_Assignment_: Each entry that follows is to be retyped exactly. Pictures do not belong in the copy.

○ ○ ○ ○ ○ ○ ○

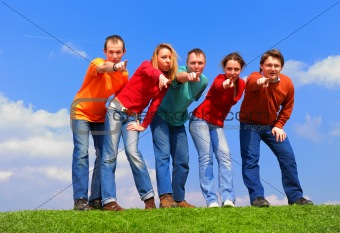 Group of people pointing to camera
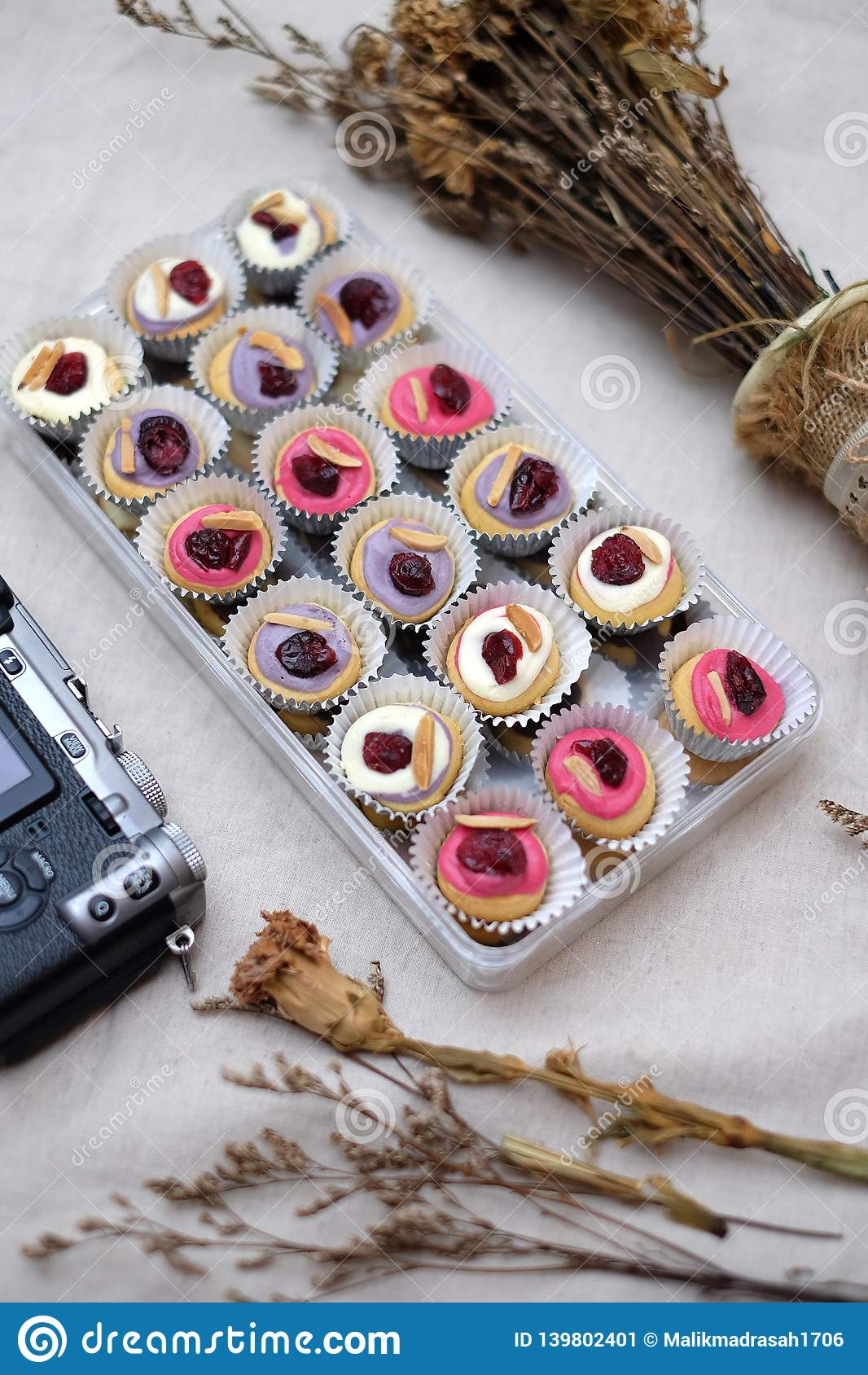 Mini Donuts com câmera e a folha seca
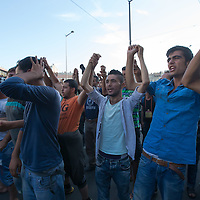 Illegal migrants hold each other's hands as they protest against circumstances in the transit zones they are kept in at the main railway station Keleti in Budapest, Hungary on September 02, 2015. ATTILA VOLGYI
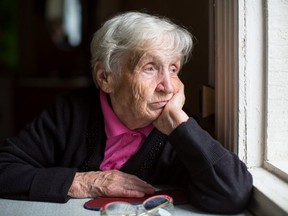 A depressed senior looks out the window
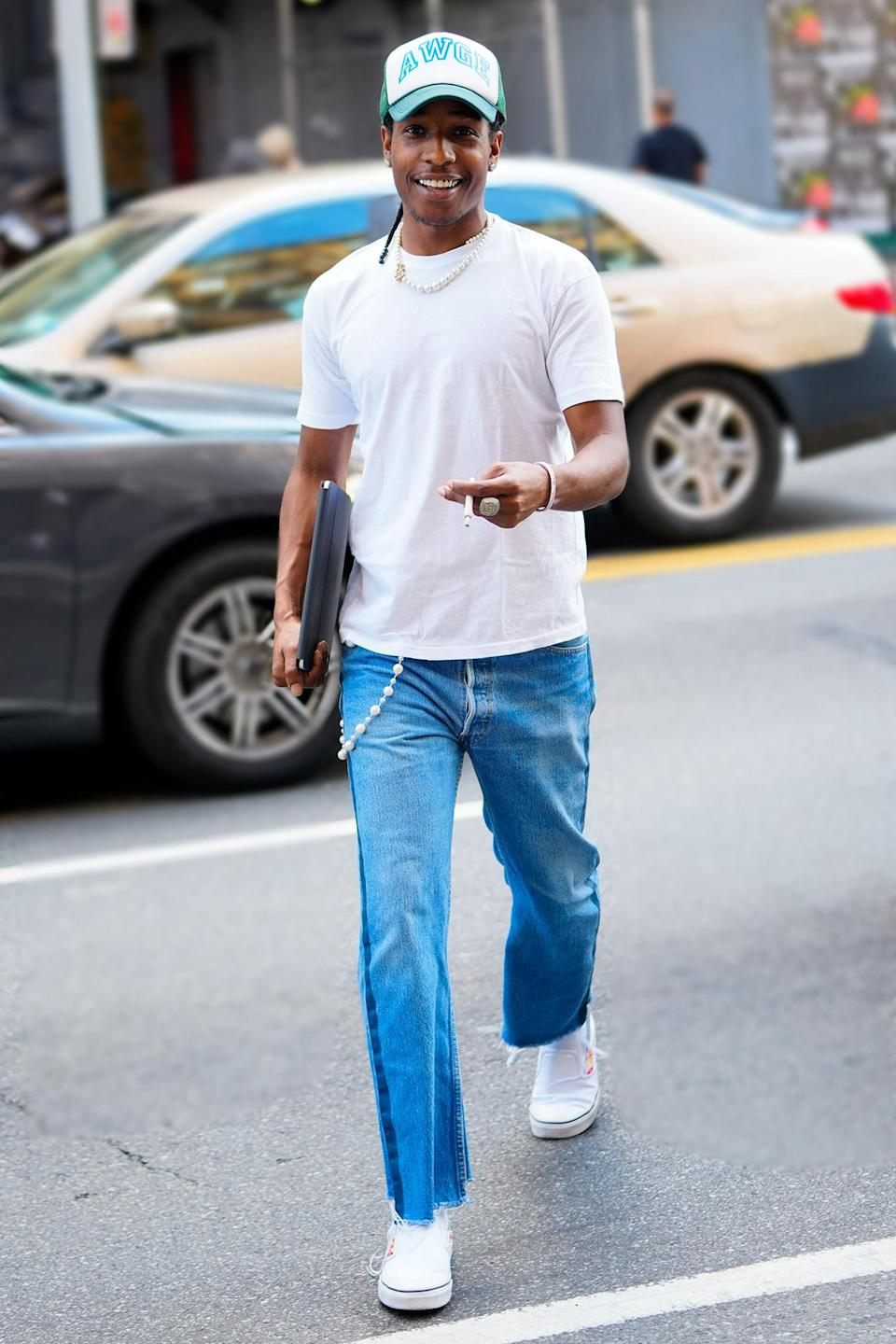 <p>A$AP Rocky rocks a white tee, jeans and sneakers while out in N.Y.C. on June 30.</p>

○ ○ ○ ○ ○ ○ ○

_Result_:
 Group of people pointing to camera
 Mini Donuts com câmera e a folha seca
 Illegal migrants hold each other's hands as they protest against circumstances in the transit zones they are kept in at the main railway station Keleti in Budapest, Hungary on September 02, 2015. ATTILA VOLGYI
 A depressed senior looks out the window
 <p>A$AP Rocky rocks a white tee, jeans and sneakers while out in N.Y.C. on June 30.</p>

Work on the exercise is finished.